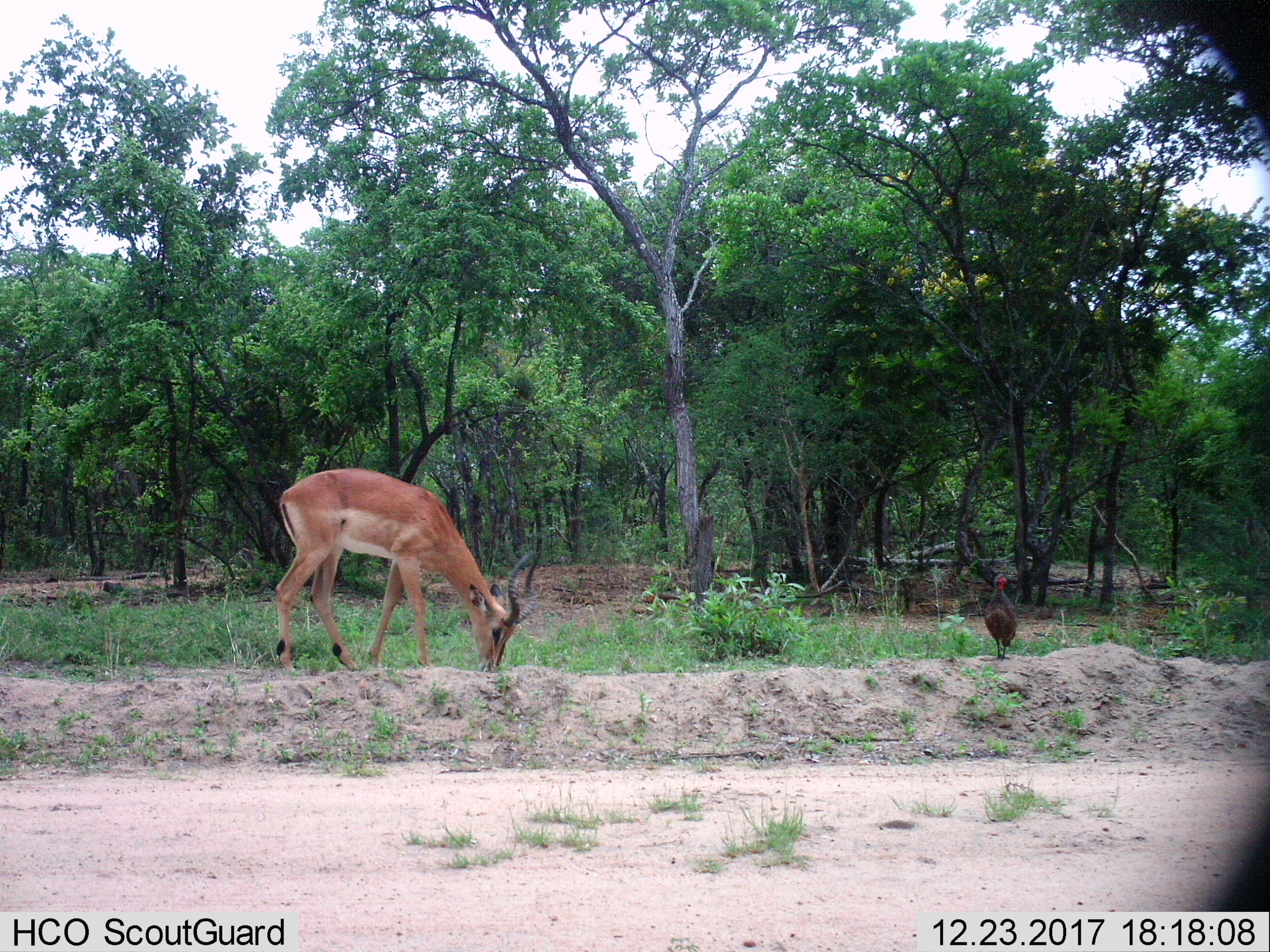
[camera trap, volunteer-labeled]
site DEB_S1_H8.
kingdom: Animalia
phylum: Chordata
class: Aves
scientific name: Aves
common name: bird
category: birdother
Birdother (bird) (Aves), count 1. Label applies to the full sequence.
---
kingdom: Animalia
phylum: Chordata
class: Mammalia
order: Artiodactyla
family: Bovidae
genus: Aepyceros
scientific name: Aepyceros melampus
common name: impala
Impala (Aepyceros melampus), count 1. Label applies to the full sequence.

□ □ □ □

● **Aim of the exercise**: A faithful copy is required of the lines from the one with "category: birdother" through the last line of the data; please add nothing.

● **Exercise result**:
category: birdother
Birdother (bird) (Aves), count 1. Label applies to the full sequence.
---
kingdom: Animalia
phylum: Chordata
class: Mammalia
order: Artiodactyla
family: Bovidae
genus: Aepyceros
scientific name: Aepyceros melampus
common name: impala
Impala (Aepyceros melampus), count 1. Label applies to the full sequence.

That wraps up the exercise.